Activity: Copy every line of the material precisely.
%%
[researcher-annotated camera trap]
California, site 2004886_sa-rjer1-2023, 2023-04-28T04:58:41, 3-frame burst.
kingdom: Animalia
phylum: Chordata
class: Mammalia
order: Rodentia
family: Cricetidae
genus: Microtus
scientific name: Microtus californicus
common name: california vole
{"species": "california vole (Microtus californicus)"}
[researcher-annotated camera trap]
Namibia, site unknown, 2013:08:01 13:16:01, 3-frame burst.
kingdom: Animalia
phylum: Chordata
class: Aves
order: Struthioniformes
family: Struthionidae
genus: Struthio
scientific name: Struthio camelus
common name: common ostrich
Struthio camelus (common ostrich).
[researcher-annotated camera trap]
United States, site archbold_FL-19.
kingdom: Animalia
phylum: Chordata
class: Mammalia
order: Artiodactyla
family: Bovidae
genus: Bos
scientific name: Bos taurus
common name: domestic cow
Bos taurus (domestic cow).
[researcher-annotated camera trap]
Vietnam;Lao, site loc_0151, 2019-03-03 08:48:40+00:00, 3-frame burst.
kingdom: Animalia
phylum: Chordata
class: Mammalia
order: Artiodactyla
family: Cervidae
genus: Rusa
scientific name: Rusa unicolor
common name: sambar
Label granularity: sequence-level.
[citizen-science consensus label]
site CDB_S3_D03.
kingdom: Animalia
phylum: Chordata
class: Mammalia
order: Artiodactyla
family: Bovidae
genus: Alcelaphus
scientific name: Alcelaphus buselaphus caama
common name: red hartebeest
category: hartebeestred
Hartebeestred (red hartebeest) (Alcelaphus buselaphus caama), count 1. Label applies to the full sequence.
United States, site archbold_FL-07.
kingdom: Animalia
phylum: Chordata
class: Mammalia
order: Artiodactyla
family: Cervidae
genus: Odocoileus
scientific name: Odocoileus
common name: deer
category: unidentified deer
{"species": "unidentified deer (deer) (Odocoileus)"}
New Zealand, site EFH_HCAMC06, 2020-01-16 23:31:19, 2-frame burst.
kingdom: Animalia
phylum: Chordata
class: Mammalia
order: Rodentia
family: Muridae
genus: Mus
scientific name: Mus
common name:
%%
Answer to this exercise:
[researcher-annotated camera trap]
California, site 2004886_sa-rjer1-2023, 2023-04-28T04:58:41, 3-frame burst.
kingdom: Animalia
phylum: Chordata
class: Mammalia
order: Rodentia
family: Cricetidae
genus: Microtus
scientific name: Microtus californicus
common name: california vole
{"species": "california vole (Microtus californicus)"}
[researcher-annotated camera trap]
Namibia, site unknown, 2013:08:01 13:16:01, 3-frame burst.
kingdom: Animalia
phylum: Chordata
class: Aves
order: Struthioniformes
family: Struthionidae
genus: Struthio
scientific name: Struthio camelus
common name: common ostrich
Struthio camelus (common ostrich).
[researcher-annotated camera trap]
United States, site archbold_FL-19.
kingdom: Animalia
phylum: Chordata
class: Mammalia
order: Artiodactyla
family: Bovidae
genus: Bos
scientific name: Bos taurus
common name: domestic cow
Bos taurus (domestic cow).
[researcher-annotated camera trap]
Vietnam;Lao, site loc_0151, 2019-03-03 08:48:40+00:00, 3-frame burst.
kingdom: Animalia
phylum: Chordata
class: Mammalia
order: Artiodactyla
family: Cervidae
genus: Rusa
scientific name: Rusa unicolor
common name: sambar
Label granularity: sequence-level.
[citizen-science consensus label]
site CDB_S3_D03.
kingdom: Animalia
phylum: Chordata
class: Mammalia
order: Artiodactyla
family: Bovidae
genus: Alcelaphus
scientific name: Alcelaphus buselaphus caama
common name: red hartebeest
category: hartebeestred
Hartebeestred (red hartebeest) (Alcelaphus buselaphus caama), count 1. Label applies to the full sequence.
United States, site archbold_FL-07.
kingdom: Animalia
phylum: Chordata
class: Mammalia
order: Artiodactyla
family: Cervidae
genus: Odocoileus
scientific name: Odocoileus
common name: deer
category: unidentified deer
{"species": "unidentified deer (deer) (Odocoileus)"}
New Zealand, site EFH_HCAMC06, 2020-01-16 23:31:19, 2-frame burst.
kingdom: Animalia
phylum: Chordata
class: Mammalia
order: Rodentia
family: Muridae
genus: Mus
scientific name: Mus
common name:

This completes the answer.